> [Tasks to perform]
A) Using the page on ultra-refractory ceramics, answer the following:
(i) Who is named as the principal investigator?
(ii) Which high-symmetry crystalline structures are given as examples?
(iii) What contributes to the stabilization of the new structure?
B) Condense the paragraph of the page on ultra-refractory ceramics that begins "The “compositional disorder” can be engineered" while retaining its main facts.
--- Begin Selected passage ---
Ultra refractory multi-element ceramics

Stabilization and development of ultra-refractory ceramics via entropy engineering

Principal investigator: Frédéric Monteverde

Involved personnel: Federico Saraga

The “compositional disorder” can be engineered into multi-element compositions by populating specific sub-lattices of high symmetry crystalline structures, such as BCC or FCC, with multiple chemically distinct cations. The resulting compounds often lead to undiscovered crystalline compounds where anions and cations interact with each other giving rise to new chemical bonds.

Thermodynamic models of these multicomponent systems show that the entropic contribution to Gibbs free energy predominates over the thermodynamic one and can control reversible solid state transformations between a multiphase state and a monophasic state. The random and homogeneous distribution of atoms contributes to the stabilization of the new structure.
--- End Selected passage ---
--- Begin Data extract ---
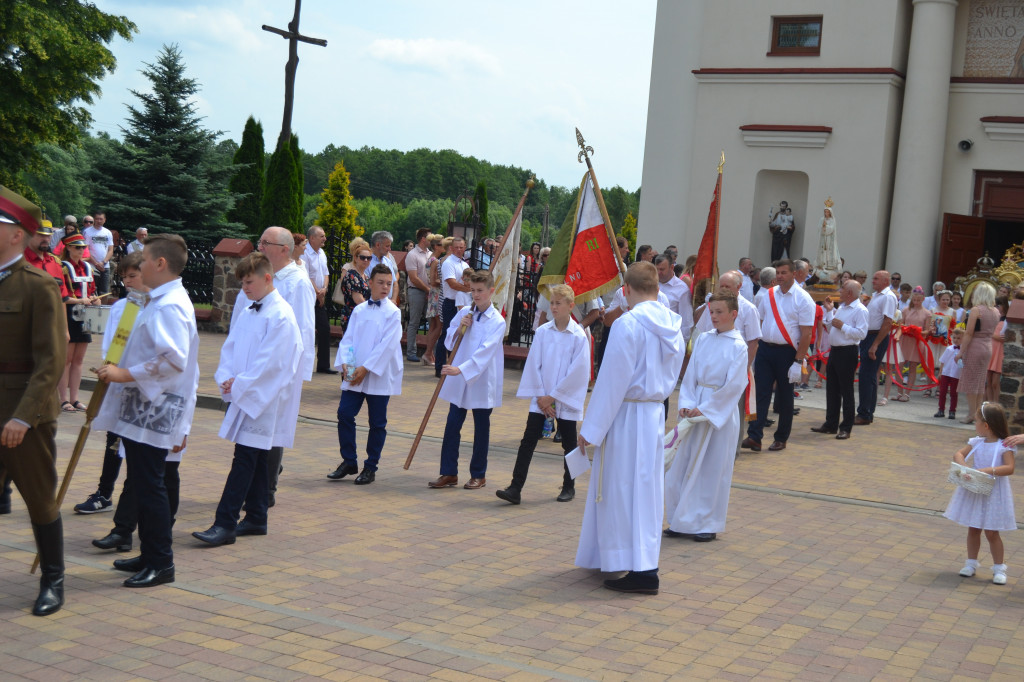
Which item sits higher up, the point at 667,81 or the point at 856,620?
--- End Data extract ---
> [Results of the exercise]
A)
(i) Frédéric Monteverde
(ii) BCC or FCC
(iii) The random and homogeneous distribution of atoms

B) Compositional disorder is engineered into multi-element compositions by filling specific sub-lattices of high-symmetry crystalline structures, such as BCC or FCC, with multiple chemically distinct cations. This often yields undiscovered crystalline compounds in which anions and cations interact to form new chemical bonds.